Take each line of the entries below that contains "holder" and copy it.

*** Opening Extracted records ***

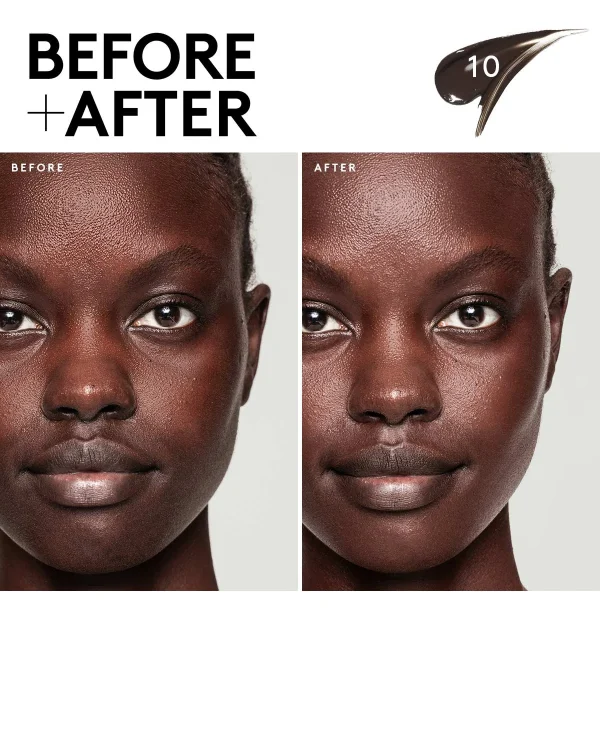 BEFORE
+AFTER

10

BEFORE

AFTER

*** Closing Extracted records ***
*** Opening Extracted records ***

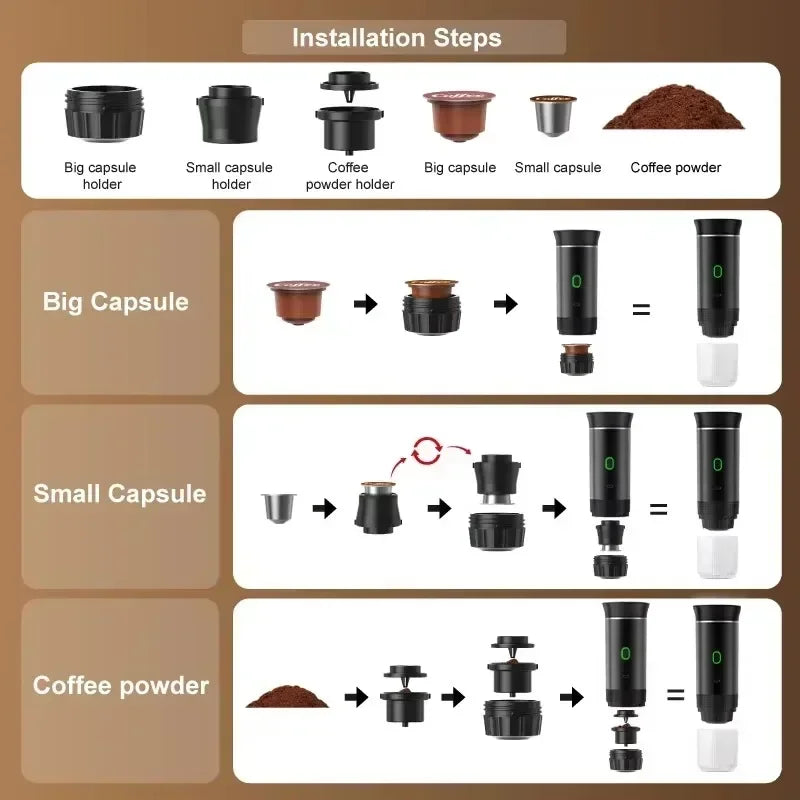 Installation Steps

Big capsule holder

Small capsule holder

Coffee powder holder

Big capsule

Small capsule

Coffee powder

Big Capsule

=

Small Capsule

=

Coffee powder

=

*** Closing Extracted records ***

§ Answer
Big capsule holder
Small capsule holder
Coffee powder holder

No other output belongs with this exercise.